Thinks American Composer May Embody All Features of Jazz in Symphonic Composition--Possesses Vital Rhythm

NO WRITER ATTRIBUTED

"Do I like jazz?" repeated Assistant Professor E. B. Hill '94 of the Music Department when that question was put to him recently by a CRIMSON reporter. "That's a ridiculous question. Do I like food? There is good food and bad food. Just so there is good jazz and bad jazz.

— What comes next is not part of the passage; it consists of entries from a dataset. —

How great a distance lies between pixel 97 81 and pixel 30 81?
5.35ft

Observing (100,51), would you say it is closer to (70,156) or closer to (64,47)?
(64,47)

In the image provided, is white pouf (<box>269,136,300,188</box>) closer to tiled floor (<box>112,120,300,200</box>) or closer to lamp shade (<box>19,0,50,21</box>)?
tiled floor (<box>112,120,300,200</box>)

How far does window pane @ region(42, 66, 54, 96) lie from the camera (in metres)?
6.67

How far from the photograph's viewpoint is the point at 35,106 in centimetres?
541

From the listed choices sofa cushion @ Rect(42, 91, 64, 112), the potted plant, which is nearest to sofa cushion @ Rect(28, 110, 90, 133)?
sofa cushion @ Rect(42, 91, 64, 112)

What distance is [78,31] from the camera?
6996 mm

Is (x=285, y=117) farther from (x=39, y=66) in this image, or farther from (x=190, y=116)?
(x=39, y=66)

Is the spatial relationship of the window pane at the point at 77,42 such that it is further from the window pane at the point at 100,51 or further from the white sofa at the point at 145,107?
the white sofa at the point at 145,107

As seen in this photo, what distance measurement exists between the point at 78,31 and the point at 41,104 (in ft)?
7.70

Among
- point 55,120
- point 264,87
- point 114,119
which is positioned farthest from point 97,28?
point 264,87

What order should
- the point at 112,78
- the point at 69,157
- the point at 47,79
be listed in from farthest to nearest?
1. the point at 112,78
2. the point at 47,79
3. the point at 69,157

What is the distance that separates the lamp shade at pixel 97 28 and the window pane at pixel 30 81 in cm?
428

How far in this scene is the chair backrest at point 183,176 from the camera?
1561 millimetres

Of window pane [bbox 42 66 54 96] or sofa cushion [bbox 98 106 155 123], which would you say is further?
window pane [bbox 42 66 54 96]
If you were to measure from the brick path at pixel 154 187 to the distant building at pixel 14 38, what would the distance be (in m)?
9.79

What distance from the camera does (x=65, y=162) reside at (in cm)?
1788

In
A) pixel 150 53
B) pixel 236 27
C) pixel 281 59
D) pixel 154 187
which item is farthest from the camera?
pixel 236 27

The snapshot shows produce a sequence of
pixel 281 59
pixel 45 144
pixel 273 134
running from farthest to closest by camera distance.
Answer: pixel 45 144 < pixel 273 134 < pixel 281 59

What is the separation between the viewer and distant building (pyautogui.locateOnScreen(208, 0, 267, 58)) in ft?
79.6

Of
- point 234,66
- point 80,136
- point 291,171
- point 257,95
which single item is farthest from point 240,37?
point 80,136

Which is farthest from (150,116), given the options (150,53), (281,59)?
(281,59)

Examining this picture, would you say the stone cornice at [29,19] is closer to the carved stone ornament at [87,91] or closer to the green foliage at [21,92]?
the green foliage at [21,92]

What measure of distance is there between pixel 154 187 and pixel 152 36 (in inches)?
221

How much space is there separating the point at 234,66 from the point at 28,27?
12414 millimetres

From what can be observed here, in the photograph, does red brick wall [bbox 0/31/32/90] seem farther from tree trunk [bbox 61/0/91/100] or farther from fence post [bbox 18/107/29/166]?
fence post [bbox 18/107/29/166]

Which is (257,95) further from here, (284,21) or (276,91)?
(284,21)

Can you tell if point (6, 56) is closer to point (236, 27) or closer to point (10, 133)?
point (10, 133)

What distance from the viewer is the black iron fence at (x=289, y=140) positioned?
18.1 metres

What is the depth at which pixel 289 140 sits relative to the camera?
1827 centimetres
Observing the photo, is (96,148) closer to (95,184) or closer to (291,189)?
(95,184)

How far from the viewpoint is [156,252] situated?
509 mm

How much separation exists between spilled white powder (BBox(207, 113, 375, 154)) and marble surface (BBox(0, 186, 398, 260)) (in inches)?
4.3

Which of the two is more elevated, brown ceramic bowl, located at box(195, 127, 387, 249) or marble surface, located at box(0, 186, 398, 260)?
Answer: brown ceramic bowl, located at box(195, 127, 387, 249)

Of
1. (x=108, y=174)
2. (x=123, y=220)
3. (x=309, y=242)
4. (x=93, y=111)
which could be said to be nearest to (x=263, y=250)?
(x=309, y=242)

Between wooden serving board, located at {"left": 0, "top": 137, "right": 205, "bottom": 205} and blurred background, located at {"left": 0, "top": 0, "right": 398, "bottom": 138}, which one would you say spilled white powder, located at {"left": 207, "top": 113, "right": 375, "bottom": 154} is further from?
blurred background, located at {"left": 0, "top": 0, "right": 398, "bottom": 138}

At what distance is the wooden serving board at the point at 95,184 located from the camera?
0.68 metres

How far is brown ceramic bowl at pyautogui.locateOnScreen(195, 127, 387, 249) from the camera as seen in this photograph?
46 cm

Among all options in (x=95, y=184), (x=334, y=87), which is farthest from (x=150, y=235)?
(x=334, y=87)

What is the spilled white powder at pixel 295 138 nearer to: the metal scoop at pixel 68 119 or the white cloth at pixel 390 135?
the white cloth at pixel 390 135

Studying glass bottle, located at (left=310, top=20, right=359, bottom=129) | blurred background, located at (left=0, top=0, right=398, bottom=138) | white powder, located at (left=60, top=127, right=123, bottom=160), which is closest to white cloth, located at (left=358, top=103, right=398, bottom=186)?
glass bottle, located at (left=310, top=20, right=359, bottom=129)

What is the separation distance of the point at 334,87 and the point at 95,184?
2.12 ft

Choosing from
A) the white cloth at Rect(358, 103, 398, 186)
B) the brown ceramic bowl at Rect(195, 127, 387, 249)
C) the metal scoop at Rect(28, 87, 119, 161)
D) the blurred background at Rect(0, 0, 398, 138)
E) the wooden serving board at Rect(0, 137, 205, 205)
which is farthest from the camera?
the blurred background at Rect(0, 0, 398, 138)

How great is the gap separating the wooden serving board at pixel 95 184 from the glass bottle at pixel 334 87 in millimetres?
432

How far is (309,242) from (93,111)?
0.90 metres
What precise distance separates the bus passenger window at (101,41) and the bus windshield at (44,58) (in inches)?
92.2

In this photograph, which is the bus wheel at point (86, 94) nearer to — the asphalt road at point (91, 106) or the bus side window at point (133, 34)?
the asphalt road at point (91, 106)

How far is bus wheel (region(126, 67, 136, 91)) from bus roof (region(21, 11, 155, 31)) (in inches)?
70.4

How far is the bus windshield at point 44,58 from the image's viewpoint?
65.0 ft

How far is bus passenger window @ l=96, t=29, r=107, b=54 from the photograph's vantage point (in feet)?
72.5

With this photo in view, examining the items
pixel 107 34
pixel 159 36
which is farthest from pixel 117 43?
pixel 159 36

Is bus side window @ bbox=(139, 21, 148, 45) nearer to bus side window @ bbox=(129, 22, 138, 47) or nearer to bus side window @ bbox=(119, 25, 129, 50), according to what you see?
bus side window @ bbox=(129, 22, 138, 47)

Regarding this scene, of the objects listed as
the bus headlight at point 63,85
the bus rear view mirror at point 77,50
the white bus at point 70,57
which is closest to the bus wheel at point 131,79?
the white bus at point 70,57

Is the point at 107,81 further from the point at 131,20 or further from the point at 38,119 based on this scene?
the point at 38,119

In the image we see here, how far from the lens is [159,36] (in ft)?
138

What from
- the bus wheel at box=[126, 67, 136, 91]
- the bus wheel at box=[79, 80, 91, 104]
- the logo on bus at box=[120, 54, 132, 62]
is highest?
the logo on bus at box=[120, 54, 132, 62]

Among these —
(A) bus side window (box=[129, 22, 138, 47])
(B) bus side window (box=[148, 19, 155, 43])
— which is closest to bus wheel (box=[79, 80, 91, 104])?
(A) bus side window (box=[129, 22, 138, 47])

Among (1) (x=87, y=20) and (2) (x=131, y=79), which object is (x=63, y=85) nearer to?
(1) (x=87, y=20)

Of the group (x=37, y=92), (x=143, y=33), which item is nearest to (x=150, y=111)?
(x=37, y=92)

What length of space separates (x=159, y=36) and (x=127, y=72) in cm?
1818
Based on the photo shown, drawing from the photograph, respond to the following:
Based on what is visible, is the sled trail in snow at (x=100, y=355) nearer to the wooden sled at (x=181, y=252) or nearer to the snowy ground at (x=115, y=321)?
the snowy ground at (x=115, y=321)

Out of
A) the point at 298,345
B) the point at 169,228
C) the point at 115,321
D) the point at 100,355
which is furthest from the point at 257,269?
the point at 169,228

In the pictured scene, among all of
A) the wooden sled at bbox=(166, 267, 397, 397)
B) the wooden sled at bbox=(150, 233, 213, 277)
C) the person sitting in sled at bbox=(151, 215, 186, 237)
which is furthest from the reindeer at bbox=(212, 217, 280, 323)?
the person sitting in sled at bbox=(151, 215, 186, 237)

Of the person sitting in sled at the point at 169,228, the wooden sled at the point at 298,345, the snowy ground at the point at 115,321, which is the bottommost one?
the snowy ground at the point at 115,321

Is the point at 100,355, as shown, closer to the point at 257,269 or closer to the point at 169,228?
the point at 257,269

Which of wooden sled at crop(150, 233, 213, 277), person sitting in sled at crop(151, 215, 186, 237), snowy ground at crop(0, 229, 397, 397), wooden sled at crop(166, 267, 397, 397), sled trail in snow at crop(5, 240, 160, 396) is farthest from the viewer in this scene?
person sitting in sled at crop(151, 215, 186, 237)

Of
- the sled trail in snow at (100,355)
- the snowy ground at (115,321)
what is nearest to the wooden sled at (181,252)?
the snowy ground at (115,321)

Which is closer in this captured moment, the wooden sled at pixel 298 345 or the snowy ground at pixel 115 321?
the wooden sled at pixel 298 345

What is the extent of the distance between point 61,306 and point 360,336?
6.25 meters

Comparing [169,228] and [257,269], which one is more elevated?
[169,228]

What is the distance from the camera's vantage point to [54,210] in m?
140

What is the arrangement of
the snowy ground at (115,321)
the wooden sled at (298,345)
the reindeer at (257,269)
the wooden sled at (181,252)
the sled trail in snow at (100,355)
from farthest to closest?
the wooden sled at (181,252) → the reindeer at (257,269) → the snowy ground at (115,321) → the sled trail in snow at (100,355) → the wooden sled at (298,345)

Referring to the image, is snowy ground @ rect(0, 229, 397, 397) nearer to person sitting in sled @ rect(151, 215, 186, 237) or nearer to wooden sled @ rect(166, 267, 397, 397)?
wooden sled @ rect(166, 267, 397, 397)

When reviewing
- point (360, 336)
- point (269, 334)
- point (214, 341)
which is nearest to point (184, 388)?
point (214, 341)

"Jazz--good jazz--is America's only original contribution to the music of the world", continued Professor Hill. It reveals a typical American mood and possesses a new and vital-rhythm. How far that mood and rhythm may be applied to what you probably call 'highbrow' music remains to be seen. Some American composer with a proper sense of style who is well grounded in both types of music may embody all the features of jazz in a symphonic composition.

Source of New Movement a Question

"Will some popular jazz composer acquire the technique that is necessary to raise his work out of the jazz class or will some 'highbrow' composer make use of the principles of jazz? I don't know. It may reach out either way. The danger is that in the process the jazz will lose its original flavor. The result would be a hopeless failure. A symphonic composition is not good just because it is a symphonic composition--jazz is not bad just because it is jazz.

Gershwin Has Shown Way

"There have already been some very good attempts at classical jazz. George Gershwin, who wrote the popular jazz piece 'Do It Again' has composed 'Rhapsody in Blue'--probably the best thing of the kind that we have. It is pure jazz, but it shows Mr. Gershwin's knowledge of the principles of 'high-brow' musical composition. We may expect a good deal from him in the future."

Says Jazz Is Hard to Define

As he was leaving, the interviewer asked, "By the way, Professor Hill, how would you define jazz?"

"That's a hard one. The most generally accepted definition is 'an original kind of syncopation'. But they told me at a League of Composers meeting in New York last week that jazz was losing its syncopation. I don't know about that--in fact, I don't know much about jazz at all."

Professor Hill has, however, written a "Jazz Study for Two Pianos" which has been played considerably on the concert stage in the past year.